Lightweight solution, charged in a flash

Multi-purpose hand-held scanners for bar code detection are designed for short but performance-intensive applications. Supercap technology provides the scanners with sufficient energy for several seconds to a few minutes. The devices are recharged very quickly. Hand-held scanners with supercap technology are therefore particularly suitable for applications requiring regular individual scans. Leuze makes the most of the technology with its IT 1960 series’ wireless supercap devices. Because no battery is required, the devices are very light: For example, a supercap hand-held scanner from the IT 1960 series weighs just 220 grams. This is a noticeable ergonomic advantage and makes handling easier in daily use. If, on the other hand, many scans are required in a short time, devices with a battery or cable are recommended. Leuze also has suitable models for this in its portfolio with the IT 1960 series.

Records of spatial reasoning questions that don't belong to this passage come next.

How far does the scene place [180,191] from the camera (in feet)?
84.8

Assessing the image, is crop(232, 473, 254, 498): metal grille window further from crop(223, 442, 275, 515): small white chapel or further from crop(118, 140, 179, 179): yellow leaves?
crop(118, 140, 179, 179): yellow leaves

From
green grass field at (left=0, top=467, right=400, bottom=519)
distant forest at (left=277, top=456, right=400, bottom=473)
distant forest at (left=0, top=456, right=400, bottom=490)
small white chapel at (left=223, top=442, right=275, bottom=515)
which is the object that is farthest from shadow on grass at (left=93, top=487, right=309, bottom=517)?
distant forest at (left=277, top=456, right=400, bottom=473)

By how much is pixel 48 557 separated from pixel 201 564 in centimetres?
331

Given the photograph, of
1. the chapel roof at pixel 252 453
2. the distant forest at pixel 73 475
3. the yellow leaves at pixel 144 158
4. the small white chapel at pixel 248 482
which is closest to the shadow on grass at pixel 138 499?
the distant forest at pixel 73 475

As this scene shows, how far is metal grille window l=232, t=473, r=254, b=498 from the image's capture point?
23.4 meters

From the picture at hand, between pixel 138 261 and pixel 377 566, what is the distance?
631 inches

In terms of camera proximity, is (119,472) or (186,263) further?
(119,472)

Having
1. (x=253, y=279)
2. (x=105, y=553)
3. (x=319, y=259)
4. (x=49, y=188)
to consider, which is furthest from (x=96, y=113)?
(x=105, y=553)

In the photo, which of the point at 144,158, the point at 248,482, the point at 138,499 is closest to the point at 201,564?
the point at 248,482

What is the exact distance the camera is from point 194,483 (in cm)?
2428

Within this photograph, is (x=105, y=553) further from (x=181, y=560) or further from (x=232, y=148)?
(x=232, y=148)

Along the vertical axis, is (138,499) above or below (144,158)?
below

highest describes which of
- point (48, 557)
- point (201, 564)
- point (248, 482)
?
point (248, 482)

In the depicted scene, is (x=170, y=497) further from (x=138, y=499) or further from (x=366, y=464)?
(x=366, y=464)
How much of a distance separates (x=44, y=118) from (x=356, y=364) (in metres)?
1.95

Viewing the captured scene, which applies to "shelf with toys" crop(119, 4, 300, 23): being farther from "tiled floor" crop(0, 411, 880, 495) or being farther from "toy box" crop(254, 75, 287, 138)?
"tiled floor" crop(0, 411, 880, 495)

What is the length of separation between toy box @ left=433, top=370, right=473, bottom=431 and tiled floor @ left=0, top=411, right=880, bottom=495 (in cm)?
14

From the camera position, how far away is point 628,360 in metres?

Significantly more robust than batteries

Supercaps not only score points for their fast charging capability: They are also particularly resistant to 2/4 environmental influences. Typical supercaps work reliably even at double-digit sub-zero temperatures without any noticeable drop in performance. Lithium-ion batteries, on the other hand, are much more sensitive to cold. What’s more, as electrical capacitors, supercaps are not affected by the new EU Battery Regulation (2023/1542). This sets out clear requirements for the marketing, use, and recycling of batteries in the EU. While batteries often have to be serviced or replaced and then disposed of properly, supercaps can usually remain in the device permanently. This is the case even with operating times of up to 15 years. There is another reason why supercaps are attractive for companies with sustainability-oriented procurement strategies: They do not contain any critical raw materials such as lithium or cobalt.

Summary

In general, supercap technology is not a replacement for batteries. However, it is a more efficient alternative for certain applications: Leuze therefore makes targeted use of this technology for solutions such as multi purpose hand-held scanners. Extremely fast charging in just a few seconds, a significantly higher number of charging cycles, and low weight make handling easier. Last but not least, system operators benefit from cost savings compared to battery-powered devices.